** AIM OF THE TASK **
Using the data beneath, show every line that includes the word "novel".

** SUPPLIED DATA **
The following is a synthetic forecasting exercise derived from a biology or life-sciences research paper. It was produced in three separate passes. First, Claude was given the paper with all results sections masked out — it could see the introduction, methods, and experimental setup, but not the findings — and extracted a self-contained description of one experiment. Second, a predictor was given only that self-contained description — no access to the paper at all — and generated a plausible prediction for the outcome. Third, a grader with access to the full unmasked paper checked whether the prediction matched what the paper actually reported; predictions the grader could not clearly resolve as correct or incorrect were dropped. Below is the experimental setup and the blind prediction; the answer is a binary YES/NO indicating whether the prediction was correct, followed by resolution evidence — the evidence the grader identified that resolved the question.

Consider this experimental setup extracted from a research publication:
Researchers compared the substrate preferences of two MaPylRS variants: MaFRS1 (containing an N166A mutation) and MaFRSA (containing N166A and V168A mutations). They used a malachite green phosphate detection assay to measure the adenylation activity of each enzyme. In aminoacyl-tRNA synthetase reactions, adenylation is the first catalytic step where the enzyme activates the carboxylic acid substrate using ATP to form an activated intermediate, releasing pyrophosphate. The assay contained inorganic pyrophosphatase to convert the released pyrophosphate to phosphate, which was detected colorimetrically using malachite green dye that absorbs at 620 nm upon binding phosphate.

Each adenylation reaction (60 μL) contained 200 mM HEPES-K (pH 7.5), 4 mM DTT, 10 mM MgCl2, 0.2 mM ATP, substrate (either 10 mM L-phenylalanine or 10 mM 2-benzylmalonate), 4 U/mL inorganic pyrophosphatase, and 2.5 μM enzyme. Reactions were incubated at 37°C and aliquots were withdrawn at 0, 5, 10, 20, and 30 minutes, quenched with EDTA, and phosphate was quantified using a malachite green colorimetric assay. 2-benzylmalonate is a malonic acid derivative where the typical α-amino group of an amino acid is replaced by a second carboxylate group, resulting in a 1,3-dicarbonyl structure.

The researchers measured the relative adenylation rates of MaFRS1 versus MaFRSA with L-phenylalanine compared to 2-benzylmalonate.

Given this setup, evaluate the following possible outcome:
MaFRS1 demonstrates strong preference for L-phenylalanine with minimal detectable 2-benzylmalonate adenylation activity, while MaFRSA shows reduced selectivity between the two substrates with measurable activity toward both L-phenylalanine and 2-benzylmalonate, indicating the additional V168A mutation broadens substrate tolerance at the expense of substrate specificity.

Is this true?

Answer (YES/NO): NO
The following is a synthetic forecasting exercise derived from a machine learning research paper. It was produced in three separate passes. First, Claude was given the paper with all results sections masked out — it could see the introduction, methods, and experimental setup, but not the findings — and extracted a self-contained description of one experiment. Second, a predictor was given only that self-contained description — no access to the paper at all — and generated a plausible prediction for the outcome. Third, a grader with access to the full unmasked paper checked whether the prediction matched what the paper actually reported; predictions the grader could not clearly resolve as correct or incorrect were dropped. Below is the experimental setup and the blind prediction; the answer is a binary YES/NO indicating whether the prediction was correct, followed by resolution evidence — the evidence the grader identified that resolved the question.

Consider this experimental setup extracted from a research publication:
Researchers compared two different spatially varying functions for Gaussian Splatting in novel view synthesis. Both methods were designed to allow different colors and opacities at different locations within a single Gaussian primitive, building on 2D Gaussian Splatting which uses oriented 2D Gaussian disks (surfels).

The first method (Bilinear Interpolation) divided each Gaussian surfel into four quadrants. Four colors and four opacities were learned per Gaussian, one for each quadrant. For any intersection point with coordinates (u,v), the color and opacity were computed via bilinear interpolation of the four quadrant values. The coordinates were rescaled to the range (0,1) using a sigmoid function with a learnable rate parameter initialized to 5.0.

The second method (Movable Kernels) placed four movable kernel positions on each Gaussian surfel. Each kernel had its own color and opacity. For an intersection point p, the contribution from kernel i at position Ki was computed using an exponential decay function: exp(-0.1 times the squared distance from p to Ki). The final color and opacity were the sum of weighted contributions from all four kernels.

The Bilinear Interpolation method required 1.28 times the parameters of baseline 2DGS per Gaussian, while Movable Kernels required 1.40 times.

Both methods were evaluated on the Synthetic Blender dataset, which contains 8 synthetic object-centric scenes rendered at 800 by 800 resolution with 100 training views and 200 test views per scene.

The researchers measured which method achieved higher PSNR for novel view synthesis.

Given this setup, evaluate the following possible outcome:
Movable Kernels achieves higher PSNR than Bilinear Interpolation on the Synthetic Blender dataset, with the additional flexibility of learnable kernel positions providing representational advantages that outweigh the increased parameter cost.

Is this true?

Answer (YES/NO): YES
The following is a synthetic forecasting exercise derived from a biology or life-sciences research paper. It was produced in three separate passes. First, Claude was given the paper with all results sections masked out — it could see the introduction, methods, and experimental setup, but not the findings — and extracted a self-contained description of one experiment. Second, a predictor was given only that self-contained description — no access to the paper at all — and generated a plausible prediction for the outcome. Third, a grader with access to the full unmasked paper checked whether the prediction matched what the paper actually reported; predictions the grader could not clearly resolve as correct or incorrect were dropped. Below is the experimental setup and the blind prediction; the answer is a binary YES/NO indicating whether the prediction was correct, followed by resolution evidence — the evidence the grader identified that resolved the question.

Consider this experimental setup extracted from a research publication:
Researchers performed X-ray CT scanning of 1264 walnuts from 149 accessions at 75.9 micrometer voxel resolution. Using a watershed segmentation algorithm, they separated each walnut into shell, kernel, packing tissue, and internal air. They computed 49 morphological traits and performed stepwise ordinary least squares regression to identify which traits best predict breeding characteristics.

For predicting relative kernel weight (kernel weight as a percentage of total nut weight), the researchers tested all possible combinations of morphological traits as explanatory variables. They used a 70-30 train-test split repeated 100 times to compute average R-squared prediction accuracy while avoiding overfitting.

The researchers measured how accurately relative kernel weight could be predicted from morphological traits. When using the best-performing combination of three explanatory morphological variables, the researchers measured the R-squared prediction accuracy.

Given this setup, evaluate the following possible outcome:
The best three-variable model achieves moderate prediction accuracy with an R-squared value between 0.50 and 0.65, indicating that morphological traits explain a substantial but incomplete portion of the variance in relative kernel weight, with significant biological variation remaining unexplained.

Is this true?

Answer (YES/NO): NO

** SOLUTION TO THE PROBLEM **
Researchers compared two different spatially varying functions for Gaussian Splatting in novel view synthesis. Both methods were designed to allow different colors and opacities at different locations within a single Gaussian primitive, building on 2D Gaussian Splatting which uses oriented 2D Gaussian disks (surfels).
The researchers measured which method achieved higher PSNR for novel view synthesis.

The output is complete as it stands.